Cleavage of growth differentiation factor 15 (GDF15) by membrane type 1‐matrix metalloproteinase abrogates GDF15‐mediated suppression of tumor cell growth

Abstract

Growth differentiation factor 15 (GDF15), a transforming growth factor (TGF)-beta superfamily member, has been cloned from a placenta cDNA library as a gene product that has promoted activation of pro-matrix metalloproteinase (MMP)2 mediated by membrane type (MT)1-MMP. Expression of MT1-MMP in HEK293T cells caused cleavage of the GDF15 mature form at N(252)-M(253) to produce a 6-kDa C-terminal fragment. Treatment of MCF7 cells with GDF15 induced activation of p53 and enhanced expression of p21, which was abrogated by MT1-MMP expression.

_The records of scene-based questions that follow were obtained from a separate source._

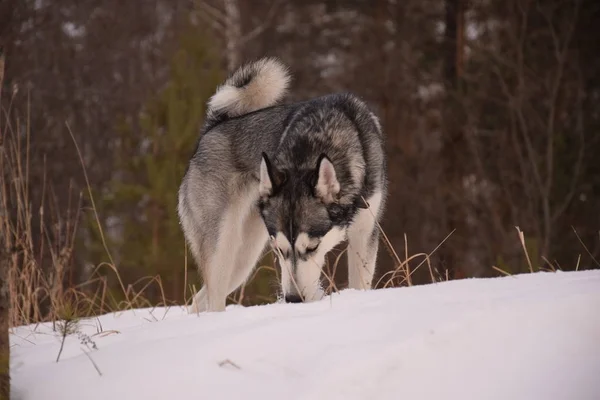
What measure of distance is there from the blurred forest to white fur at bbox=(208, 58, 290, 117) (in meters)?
4.42

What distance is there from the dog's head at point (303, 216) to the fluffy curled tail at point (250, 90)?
44.4 inches

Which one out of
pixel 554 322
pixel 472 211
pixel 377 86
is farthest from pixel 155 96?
pixel 554 322

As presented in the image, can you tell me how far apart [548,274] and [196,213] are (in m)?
2.77

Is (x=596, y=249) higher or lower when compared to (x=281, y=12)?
lower

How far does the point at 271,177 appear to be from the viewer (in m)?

GDF15 mRNA synthesis was also shown to be induced by treatment of cells with GDF15. Treatment of MCF7 cells with GDF15 caused suppression of cell proliferation. However, proliferation of MCF7 cells transfected with the MT1-MMP gene was not affected by GDF15 treatment, but was suppressed in the presence of the MMP inhibitor BB94. HT1080 cells transfected with the GDF15 gene, which endogenously express MT1-MMP, synthesize a high-level GDF15 precursor form and a low-level mature form, and treatment of cells with BB94 enhanced production of the GDF15 mature form. Consistent with GDF15 production, HT1080 cells transfected with the GDF15 gene proliferated almost equally with control cells, and addition of BB94 effectively suppressed growth of HT1080 cells transfected with the GDF15 gene concomitant with the accumulation of the GDF15 mature form, but not control cells. These results suggest that MT1-MMP contributes to tumor cell proliferation through the cleavage of GDF15, which down-regulates cell proliferation by inducing activation of p53 and p21 synthesis.